Provocative Perspectives: Building online brand attachment As ecommerce sales increase rapidly, accelerated by the pandemic, retailers are scrambling to get the operational side of their businesses up to scratch.

But what about the impact of the online sales boom on the backbone of a business, like consumer loyalty? Our new research gives a clear answer to brands in the US and far beyond – consumers are becoming less attached to brands in their online path to purchase. Here’s why – and what to do about it.

Our goal was to get quantified, in-depth insights on how increased buying online has affected people’s attachment to brands. This is pivotal right now to the growth of our clients who are bought more frequently online – and essential to future-proofing their marketing strategy as ecommerce has an ever-increasing impact on attitudes to brands and buying behaviour.

Using Wavemaker’s Momentum methodology and US database, we compared online and offline consumer decision journeys across multiple categories to research the effects and implications.

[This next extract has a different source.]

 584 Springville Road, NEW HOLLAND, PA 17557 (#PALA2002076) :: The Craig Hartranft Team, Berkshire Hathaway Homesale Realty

The lower brand attachment we uncovered is being driven by three factors:

  1. Online consumers consider more brands than offline in their evoked set (50% more). In general they actually have a higher Brand Bias, but they show this attitude towards many more brands. Instead of leaning towards two sport brands, they consider around three; instead of four yoghurt brands they consider six.
  2. Their brand bias is based less on emotional values than brand bias for offline buyers, and more on ‘brand icons’ (key products in a portfolio that represent the brand and its strengths, acting as an anchor for recognition) and to a large extent on consumer experience. While emotional aspects still play a role in cementing the brand bias, they are less easy to establish online.
  3. Across all categories there is stronger reviewing and comparison activity by default. As a result, consumers switch more online (more than anticipated) in the active part of the funnel – even for lower involvement and habitually bought products – reflected in a -8% lower online conversion on average for brands with a strong priming stage bias.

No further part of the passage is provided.